A few things worth calling out:

The ~> operator (pessimistic constraint) allows patch version updates but not minor or major. So ~> 3.85.0 allows 3.85.1, 3.85.2, etc., but not 3.86.0. This protects you from breaking changes while still getting bug fixes.

The features block is Azure-specific and incredibly important. Setting purge_soft_delete_on_destroy = false prevents Terraform from permanently purging Key Vaults when you destroy them. Setting prevent_deletion_if_contains_resources = true stops Terraform from deleting a resource group that still has resources in it -- a safety net that has prevented data loss more times than I can count.

Run terraform init -upgrade intentionally, not accidentally. When you want to update providers, do it deliberately, test in dev first, and commit the updated .terraform.lock.hcl file. That lock file is your guarantee that everyone on the team and every pipeline run uses the exact same provider binaries.

## Information shown
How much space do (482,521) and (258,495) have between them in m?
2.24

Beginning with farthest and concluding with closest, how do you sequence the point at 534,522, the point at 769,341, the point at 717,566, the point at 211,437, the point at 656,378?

## Short task 1
According to the Terraform text, why is the ~> operator a sensible choice for pinning a provider version? Answer in one to three sentences.
## Short task 2
Answer these questions from the Terraform text, one line each:
(a) What does setting purge_soft_delete_on_destroy = false prevent Terraform from doing?
(b) Does the constraint ~> 3.85.0 allow version 3.86.0?
(c) Where should provider updates be tested first?
## Short task 3
Continue the Terraform text from where it stops.
The data come from a separate source and have nothing to do with the Terraform text.

## Right answer 1
The ~> operator allows patch version updates but blocks minor and major ones. This protects against breaking changes while still delivering bug fixes.

## Right answer 2
(a) It prevents Terraform from permanently purging Key Vaults when they are destroyed.
(b) No, it does not allow 3.86.0.
(c) In dev.

## Right answer 3
Variable Management That Doesn't Drive You Insane

Variables in Terraform can come from five different places, and understanding the precedence order is critical:

  1. Environment variables (TF_VAR_name)
  2. terraform.tfvars file
  3. *.auto.tfvars files
  4. -var and -var-file command line flags
  5. Variable defaults in variables.tf

The tfvars Pattern

Each environment gets its own terraform.tfvars:

hcl
# environments/prod/terraform.tfvars
location            = "uksouth"
environment         = "prod"
subscription_id     = "xxxxxxxx-xxxx-xxxx-xxxx-xxxxxxxxxxxx"
vnet_address_space  = ["10.1.0.0/16"]
sku_tier            = "Premium"
min_instance_count  = 3
enable_diagnostics  = true
hcl
# environments/dev/terraform.tfvars
location            = "uksouth"
environment         = "dev"
subscription_id     = "yyyyyyyy-yyyy-yyyy-yyyy-yyyyyyyyyyyy"
vnet_address_space  = ["10.100.0.0/16"]
sku_tier            = "Standard"
min_instance_count  = 1
enable_diagnostics  = false

Secrets with Azure Key Vault

Never put secrets in tfvars files. Not even in "private" repos. Use Azure Key Vault as a data source:

hcl
data "azurerm_key_vault" "main" {
  name                = "kv-${var.project}-${var.environment}"
  resource_group_name = "rg-${var.project}-shared"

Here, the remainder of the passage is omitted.